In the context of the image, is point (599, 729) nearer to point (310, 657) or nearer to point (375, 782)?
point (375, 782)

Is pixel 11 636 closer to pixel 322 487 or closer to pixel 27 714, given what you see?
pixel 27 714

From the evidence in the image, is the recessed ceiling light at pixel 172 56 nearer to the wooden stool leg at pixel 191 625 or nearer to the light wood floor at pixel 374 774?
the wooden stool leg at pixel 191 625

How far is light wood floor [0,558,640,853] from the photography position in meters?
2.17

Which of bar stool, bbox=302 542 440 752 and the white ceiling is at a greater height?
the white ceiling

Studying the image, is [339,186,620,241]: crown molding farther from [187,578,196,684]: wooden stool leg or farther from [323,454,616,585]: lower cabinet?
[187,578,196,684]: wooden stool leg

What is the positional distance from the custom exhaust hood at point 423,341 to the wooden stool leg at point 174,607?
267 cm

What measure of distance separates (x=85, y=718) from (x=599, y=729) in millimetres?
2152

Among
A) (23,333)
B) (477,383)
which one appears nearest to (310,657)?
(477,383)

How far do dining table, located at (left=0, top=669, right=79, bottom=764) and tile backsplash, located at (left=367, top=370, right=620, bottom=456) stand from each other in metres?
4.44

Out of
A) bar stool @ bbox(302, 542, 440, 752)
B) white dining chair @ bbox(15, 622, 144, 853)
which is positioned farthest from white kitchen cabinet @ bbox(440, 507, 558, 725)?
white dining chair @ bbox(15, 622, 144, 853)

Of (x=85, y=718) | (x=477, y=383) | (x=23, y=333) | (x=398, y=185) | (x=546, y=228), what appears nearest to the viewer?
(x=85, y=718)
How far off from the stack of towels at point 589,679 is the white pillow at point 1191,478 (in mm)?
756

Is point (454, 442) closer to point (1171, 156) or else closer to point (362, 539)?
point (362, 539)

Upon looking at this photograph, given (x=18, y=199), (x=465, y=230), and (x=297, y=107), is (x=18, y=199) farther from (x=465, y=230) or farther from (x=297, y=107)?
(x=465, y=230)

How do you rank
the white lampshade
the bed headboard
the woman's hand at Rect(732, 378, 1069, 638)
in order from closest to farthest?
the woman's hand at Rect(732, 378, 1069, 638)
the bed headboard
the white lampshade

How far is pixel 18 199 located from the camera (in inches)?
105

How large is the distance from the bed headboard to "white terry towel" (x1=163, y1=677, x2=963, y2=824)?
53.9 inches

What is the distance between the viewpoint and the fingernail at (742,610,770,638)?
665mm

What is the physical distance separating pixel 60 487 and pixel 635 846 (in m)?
•••••
- TASK BRIEF -
Gather every line in the data above that contains the word "given". Uppercase and lowercase letters count as different.

- ANSWER IN FULL -
Is pixel 11 636 closer to pixel 322 487 or closer to pixel 27 714, given what you see?
Upon looking at this photograph, given (x=18, y=199), (x=465, y=230), and (x=297, y=107), is (x=18, y=199) farther from (x=465, y=230) or farther from (x=297, y=107)?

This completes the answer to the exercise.